#### RECORDED DATA:
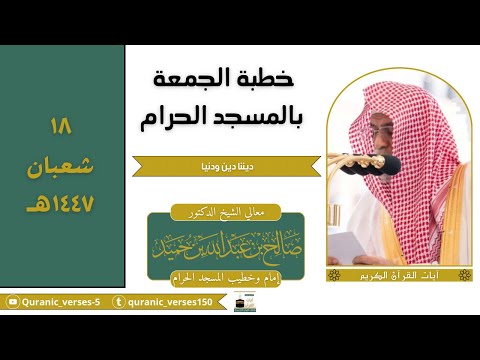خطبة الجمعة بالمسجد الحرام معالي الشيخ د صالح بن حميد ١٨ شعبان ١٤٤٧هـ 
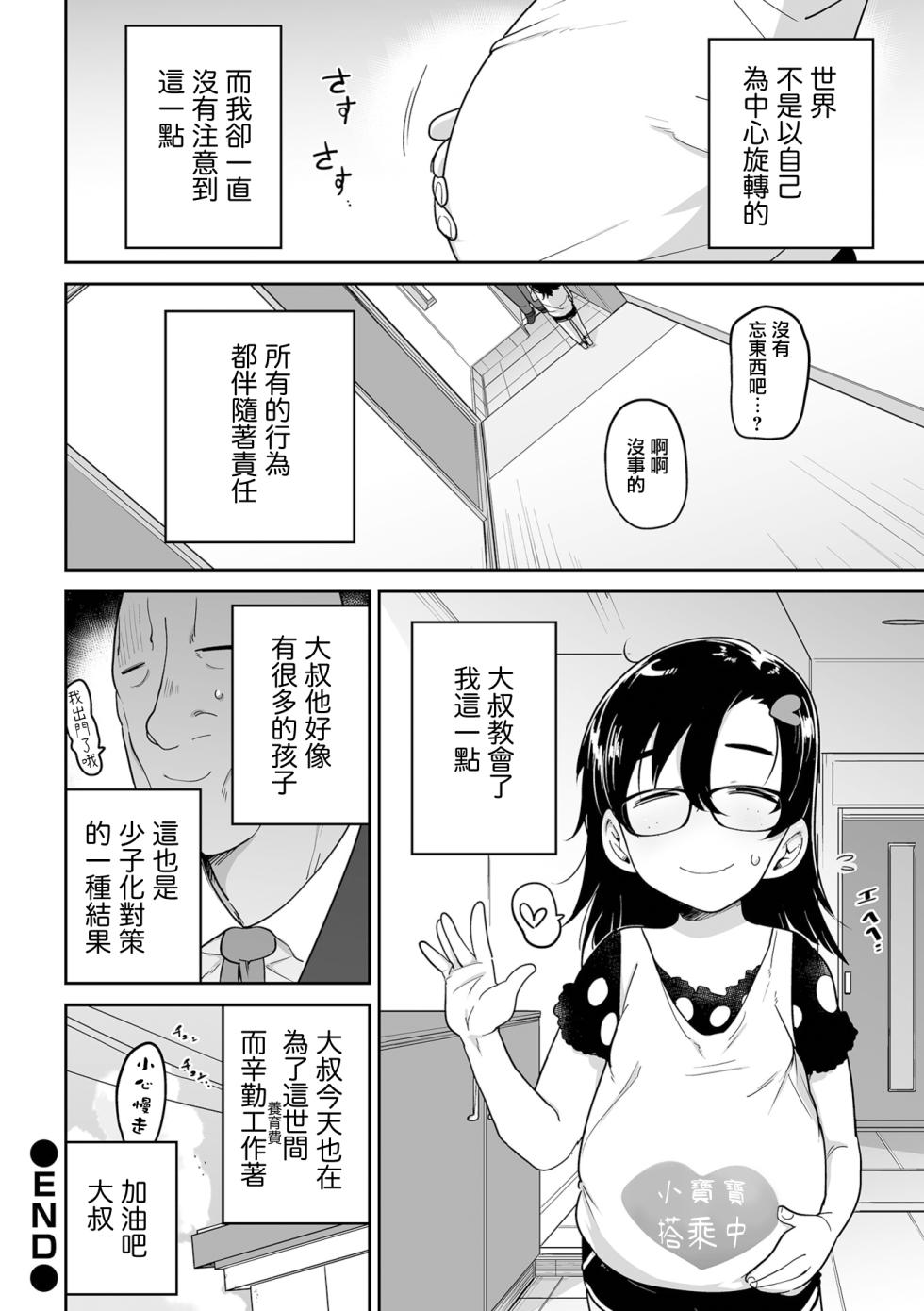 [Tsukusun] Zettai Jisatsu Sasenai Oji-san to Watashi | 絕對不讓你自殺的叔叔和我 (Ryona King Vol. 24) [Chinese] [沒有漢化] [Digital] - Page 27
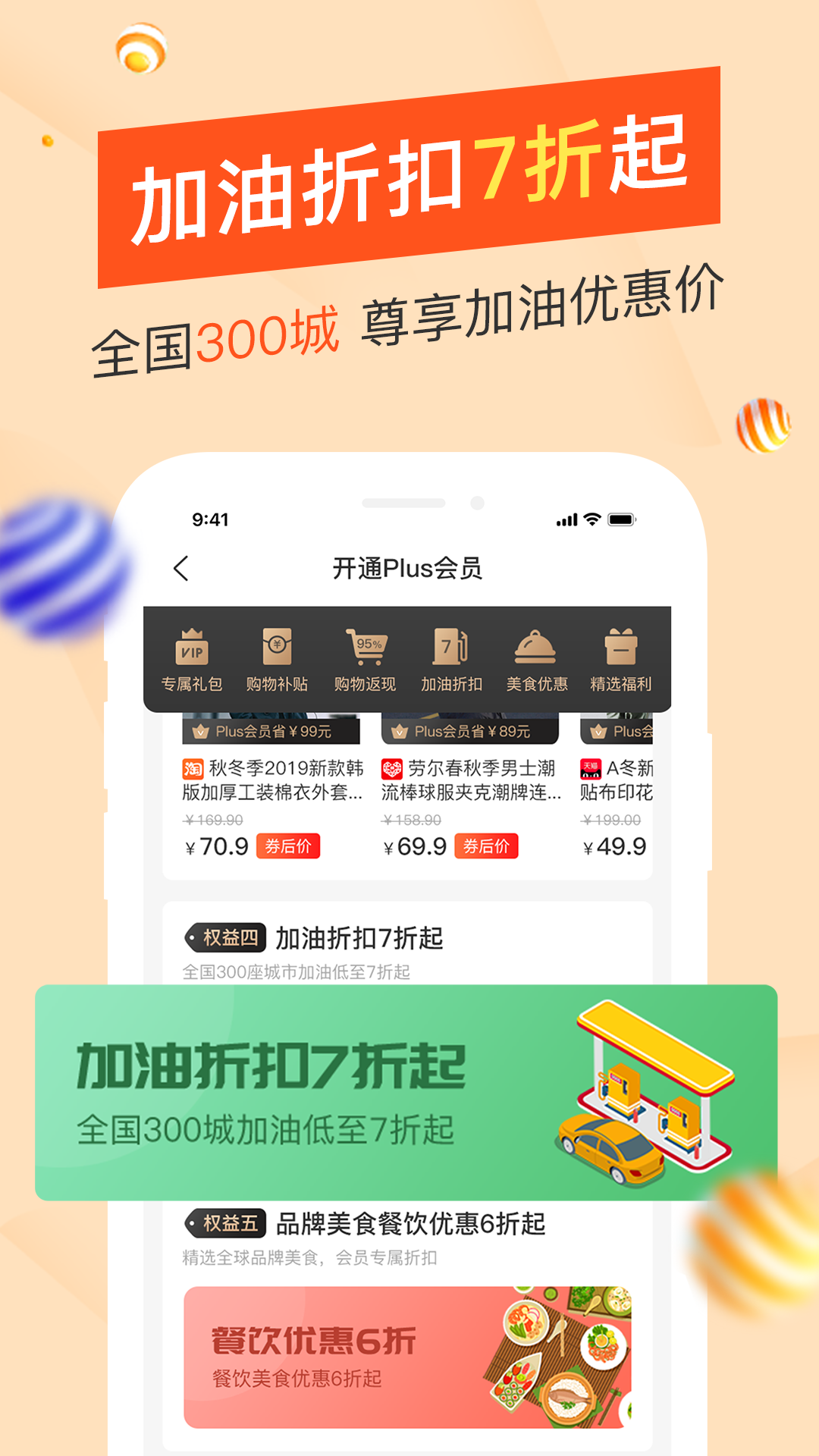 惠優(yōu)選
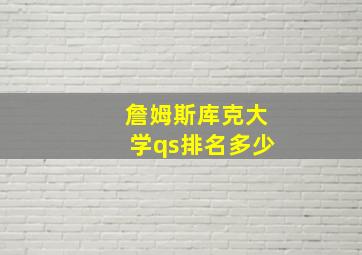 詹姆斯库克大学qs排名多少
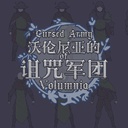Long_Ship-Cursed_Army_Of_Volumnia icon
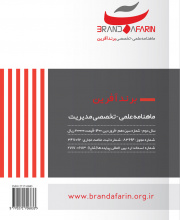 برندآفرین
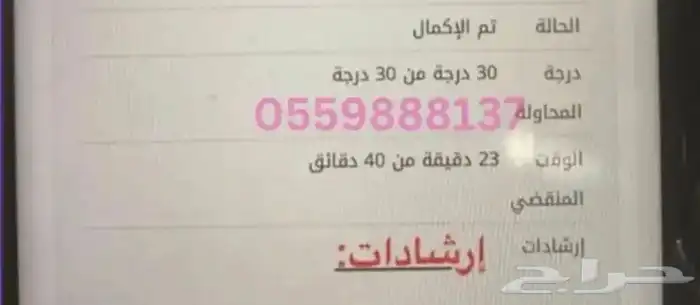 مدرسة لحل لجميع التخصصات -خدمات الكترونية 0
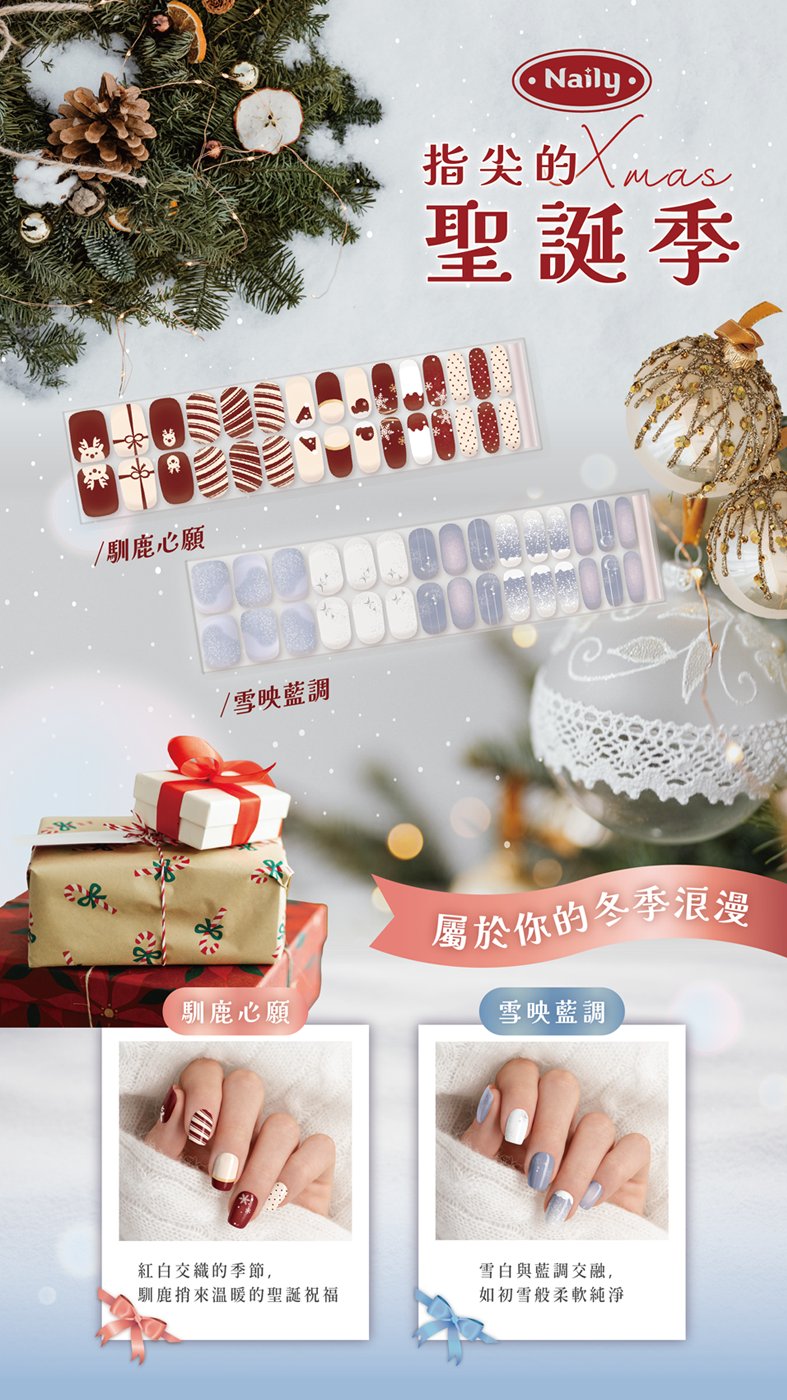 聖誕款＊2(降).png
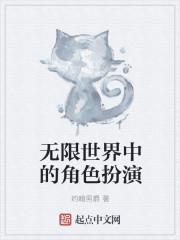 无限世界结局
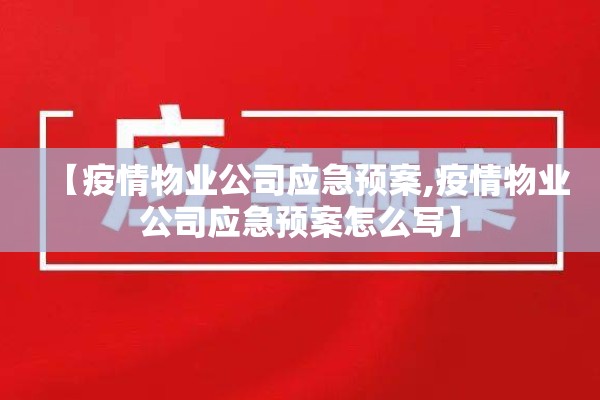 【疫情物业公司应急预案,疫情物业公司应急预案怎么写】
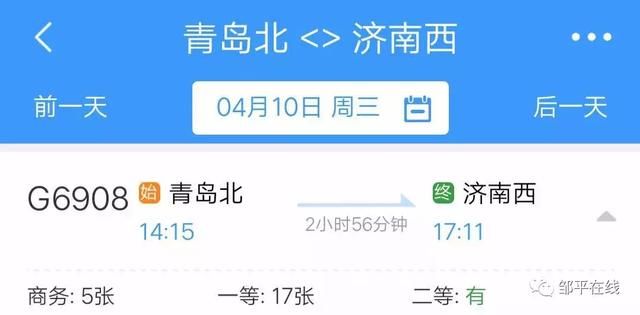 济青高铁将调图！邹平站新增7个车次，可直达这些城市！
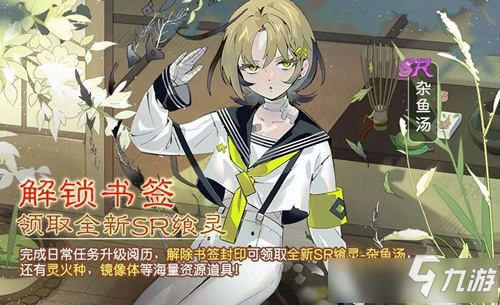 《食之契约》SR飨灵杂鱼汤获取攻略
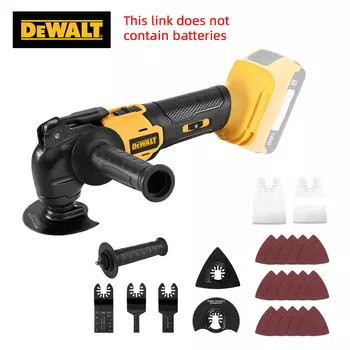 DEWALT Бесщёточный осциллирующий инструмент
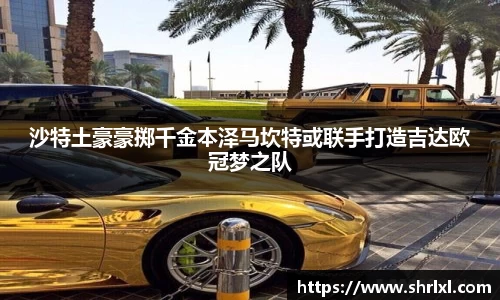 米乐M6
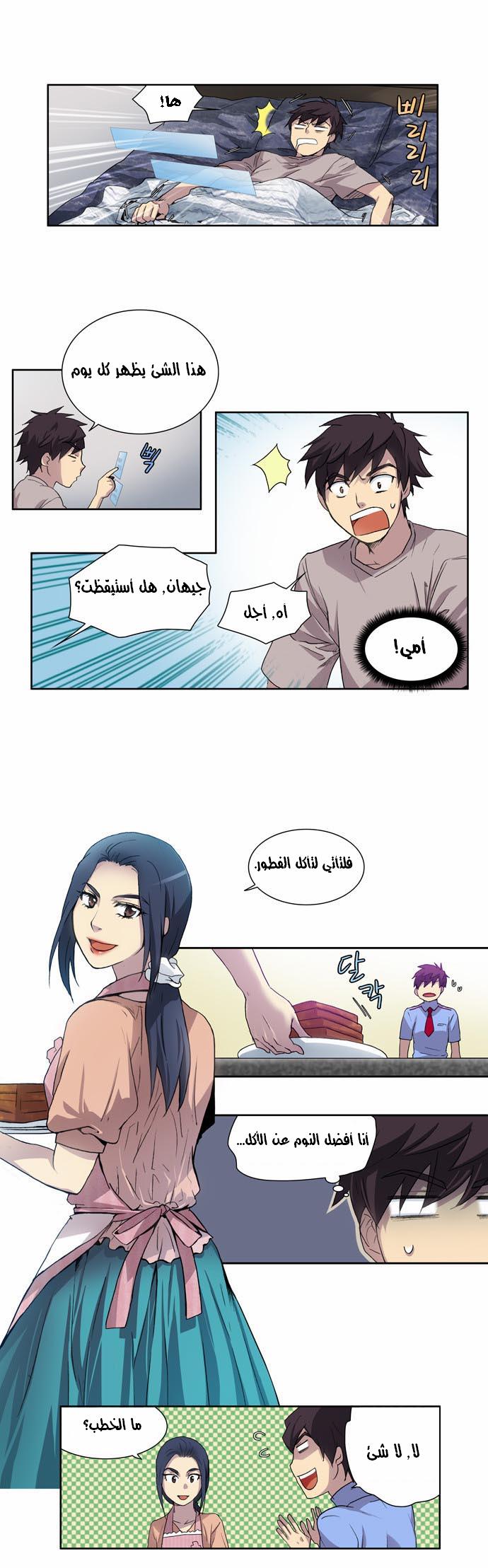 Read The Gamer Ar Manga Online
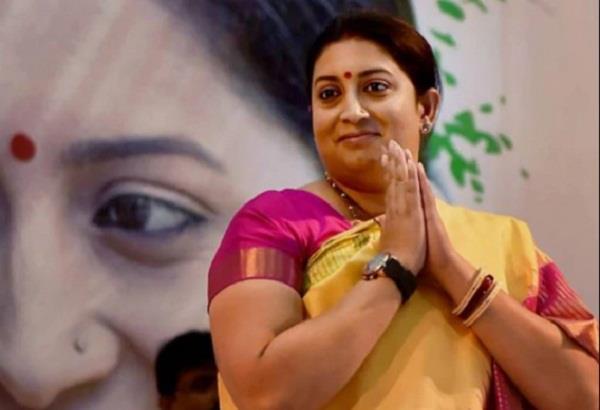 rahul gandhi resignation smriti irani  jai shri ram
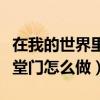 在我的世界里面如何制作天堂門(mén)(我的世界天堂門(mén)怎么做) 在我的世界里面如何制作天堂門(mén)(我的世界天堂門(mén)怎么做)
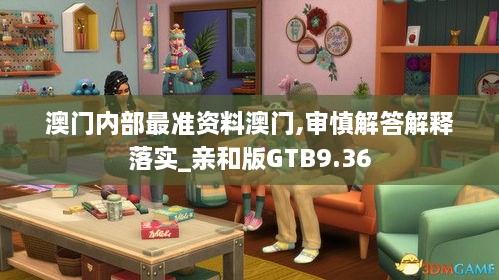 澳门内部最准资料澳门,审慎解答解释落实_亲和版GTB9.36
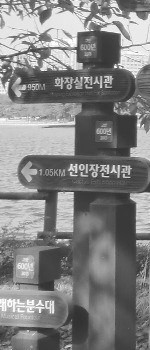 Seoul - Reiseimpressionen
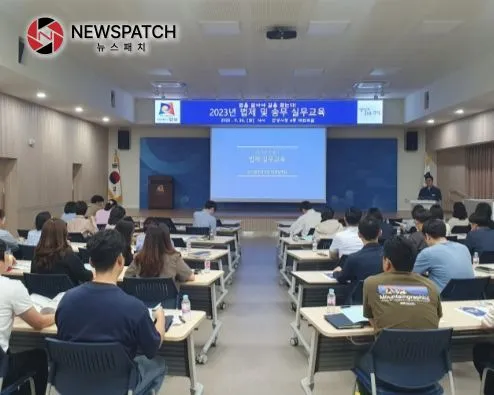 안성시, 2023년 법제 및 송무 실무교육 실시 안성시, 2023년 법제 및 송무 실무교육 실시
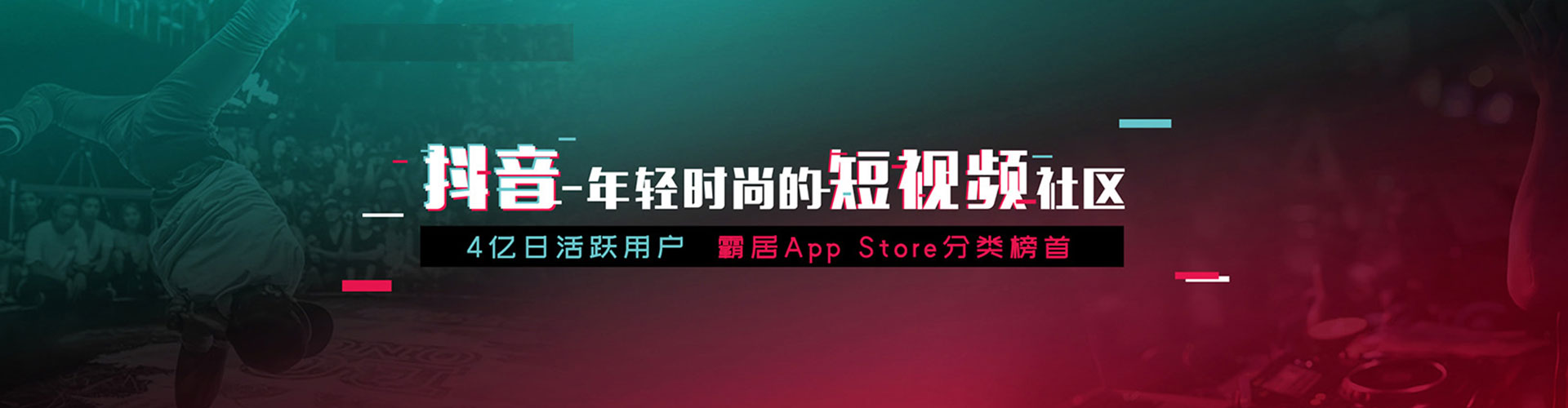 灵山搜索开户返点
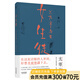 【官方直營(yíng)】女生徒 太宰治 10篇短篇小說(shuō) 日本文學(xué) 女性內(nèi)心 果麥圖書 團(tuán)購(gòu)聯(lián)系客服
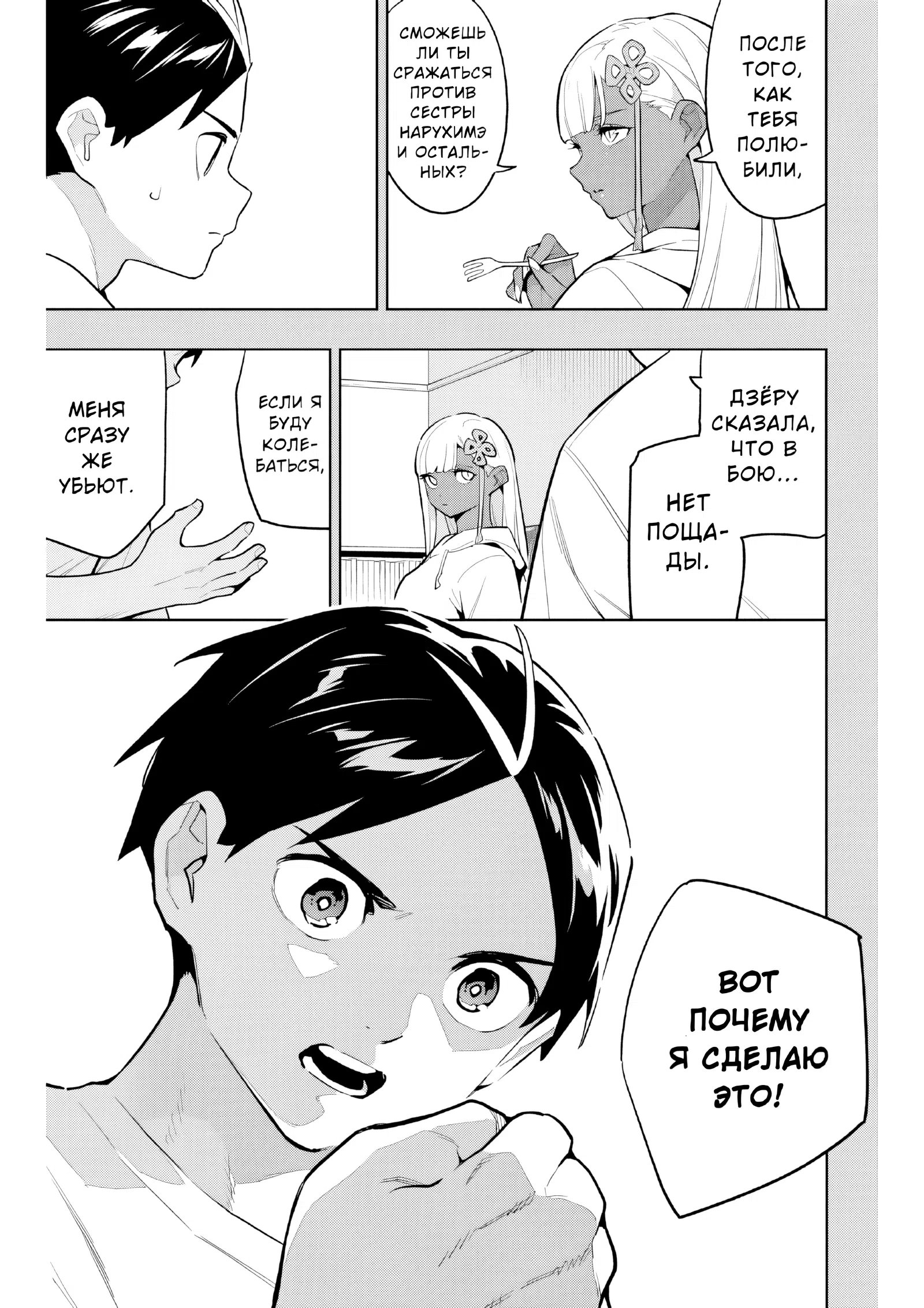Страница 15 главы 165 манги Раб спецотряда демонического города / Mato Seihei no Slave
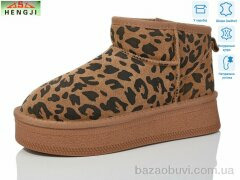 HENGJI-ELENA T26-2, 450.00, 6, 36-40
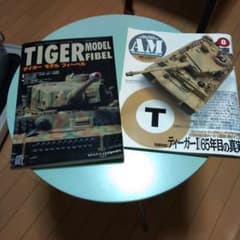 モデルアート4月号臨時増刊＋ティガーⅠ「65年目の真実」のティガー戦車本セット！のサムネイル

#### INSTRUCTION:
Reproduce the caption text of all the items above, line by line and unchanged, leaving out the pictures.

#### REPLY TO THE EXERCISE:
خطبة الجمعة بالمسجد الحرام معالي الشيخ د صالح بن حميد ١٨ شعبان ١٤٤٧هـ 
 [Tsukusun] Zettai Jisatsu Sasenai Oji-san to Watashi | 絕對不讓你自殺的叔叔和我 (Ryona King Vol. 24) [Chinese] [沒有漢化] [Digital] - Page 27
 惠優(yōu)選
 詹姆斯库克大学qs排名多少
Long_Ship-Cursed_Army_Of_Volumnia icon
 برندآفرین
 مدرسة لحل لجميع التخصصات -خدمات الكترونية 0
 聖誕款＊2(降).png
 无限世界结局
 【疫情物业公司应急预案,疫情物业公司应急预案怎么写】
 济青高铁将调图！邹平站新增7个车次，可直达这些城市！
 《食之契约》SR飨灵杂鱼汤获取攻略
 DEWALT Бесщёточный осциллирующий инструмент
 米乐M6
 Read The Gamer Ar Manga Online
 rahul gandhi resignation smriti irani  jai shri ram
 在我的世界里面如何制作天堂門(mén)(我的世界天堂門(mén)怎么做) 在我的世界里面如何制作天堂門(mén)(我的世界天堂門(mén)怎么做)
 澳门内部最准资料澳门,审慎解答解释落实_亲和版GTB9.36
 Seoul - Reiseimpressionen
 안성시, 2023년 법제 및 송무 실무교육 실시 안성시, 2023년 법제 및 송무 실무교육 실시
 灵山搜索开户返点
 【官方直營(yíng)】女生徒 太宰治 10篇短篇小說(shuō) 日本文學(xué) 女性內(nèi)心 果麥圖書 團(tuán)購(gòu)聯(lián)系客服
Страница 15 главы 165 манги Раб спецотряда демонического города / Mato Seihei no Slave
 HENGJI-ELENA T26-2, 450.00, 6, 36-40
 モデルアート4月号臨時増刊＋ティガーⅠ「65年目の真実」のティガー戦車本セット！のサムネイル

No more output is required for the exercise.